Je pense qu’il faut faire la distinction entre fautes de compétence et fautes de performance. La compétence représente la connaissance permettant à une soumise idéale (playing) de se soumettre, la performance étant la réalisation pratique de cette connaissance.
Lorsque la soumise est dans une posture de /postulante/, il n’y a aucune faute ou erreur, elle découvre, elle n’a donc aucune obligation d’obéir à une quelconque règle ou code BDSM. Il n’y a donc pas de transgression (passer par-dessus la ou les règles).
Lorsqu’elle entre dans un noviciat de soumission, le Maître va lui transmettre ses règles et il peut lui communiquer ou l’informer sur les codes du BDSM. Les codes du BDSM que le Maître s’approprient feront partie de ses règles. Il n’est donc pas possible d’évaluer les codes de soumission d’une soumise, car ces derniers appartiennent au monde BDSM et non à la relation mise en place. Un Maître ne peut évaluer que l’obéissance aux règles qu’il a posées. Il n’y a pas de transgression des codes.
La notion de correction dépendra des pratiques en aval des règles instaurées en amont dans la relation.
La correction qui reste toujours un peu ambivalente, vise la forme, alors que l’évaluation met en avant le fond plutôt que la forme.
L’/évaluation/ doit être prise et appliquée comme un outil de formation à l’éducation BDSM de la soumise. Évaluer l’écart est inhérent à l’attitude, au comportement et à l’action dans la mesure où pratiquer le BDSM lorsqu’une soumise est novice c’est davantage reproduire que produire.
Demander à sa soumise d’être active dans son BDSM, c’est l’amener à réfléchir sur ce qu’elle peut produire, maintenant qu’elle maîtrise ce qu’elle a appris (reproduction). Il est possible d’évaluer ce qu’elle produit, on apportera une correction à sa production par “médiation”.
Lorsqu’elle commence à produire, qu’elle reproduit de moins en moins, elle quitte sa posture de novice pour entrer dans sa soumission.

● Exercice court
Réécrivez le texte à partir des mots « Lorsque la soumise » jusqu'aux mots « transgression des codes. » inclus, en remplaçant « Maître » par « Dominant ». La liste ci-après constitue un matériau indépendant du texte.

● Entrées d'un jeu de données
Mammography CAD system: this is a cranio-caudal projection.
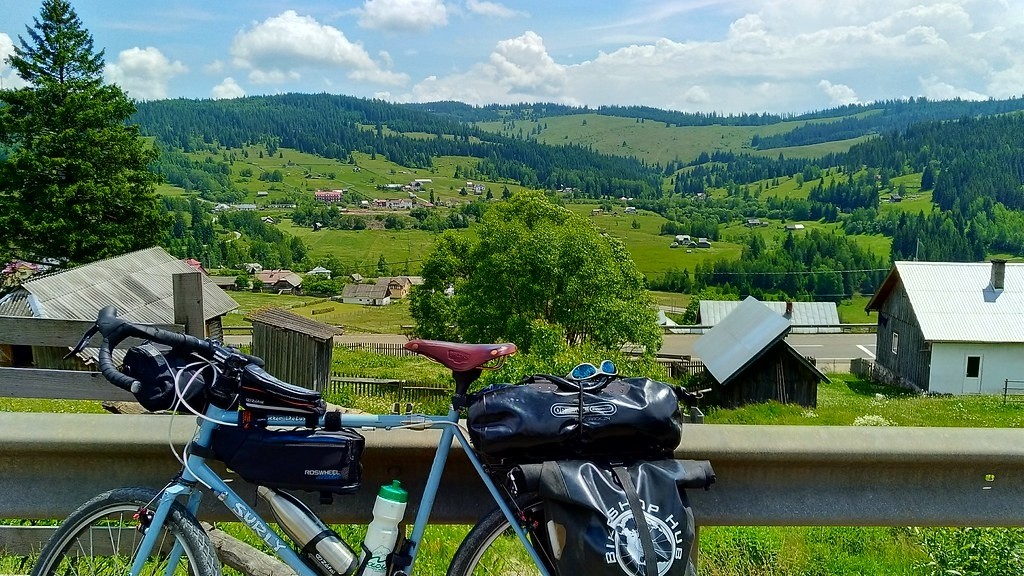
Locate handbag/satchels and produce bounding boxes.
[240,424,367,494]
[467,374,683,455]
[505,457,698,576]
[240,363,328,418]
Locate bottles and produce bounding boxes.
[361,480,409,576]
[256,485,358,576]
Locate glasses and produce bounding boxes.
[562,359,619,381]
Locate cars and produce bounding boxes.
[624,209,630,213]
[670,242,678,248]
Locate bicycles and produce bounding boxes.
[30,307,548,576]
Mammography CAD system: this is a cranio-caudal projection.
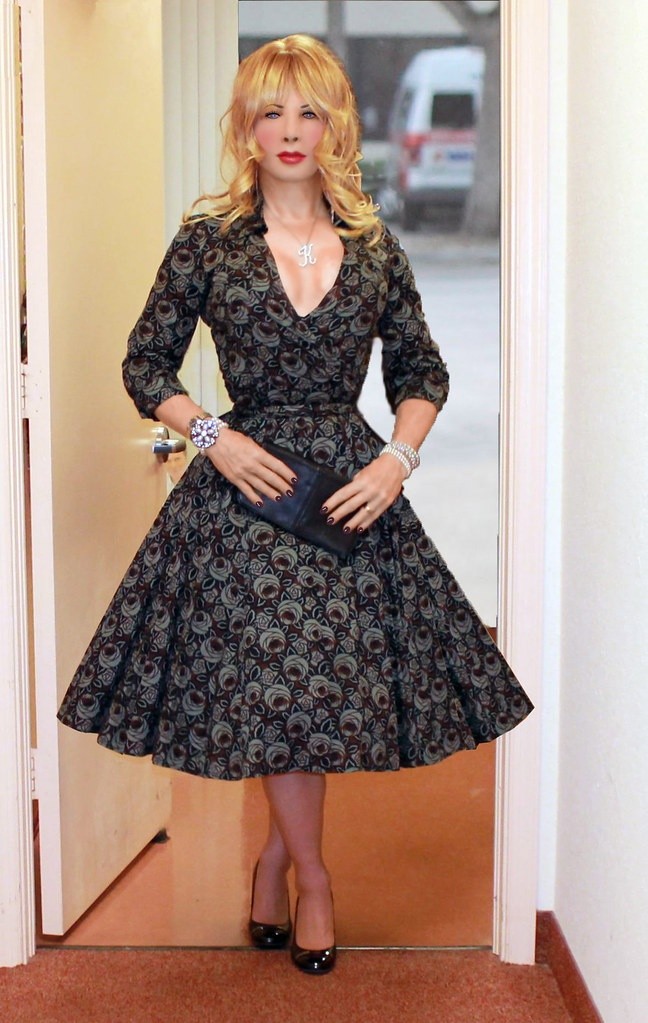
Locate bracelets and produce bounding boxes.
[378,442,421,479]
[186,412,229,457]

● Tâche réalisée
Lorsque la soumise est dans une posture de /postulante/, il n’y a aucune faute ou erreur, elle découvre, elle n’a donc aucune obligation d’obéir à une quelconque règle ou code BDSM. Il n’y a donc pas de transgression (passer par-dessus la ou les règles).
Lorsqu’elle entre dans un noviciat de soumission, le Dominant va lui transmettre ses règles et il peut lui communiquer ou l’informer sur les codes du BDSM. Les codes du BDSM que le Dominant s’approprient feront partie de ses règles. Il n’est donc pas possible d’évaluer les codes de soumission d’une soumise, car ces derniers appartiennent au monde BDSM et non à la relation mise en place. Un Dominant ne peut évaluer que l’obéissance aux règles qu’il a posées. Il n’y a pas de transgression des codes.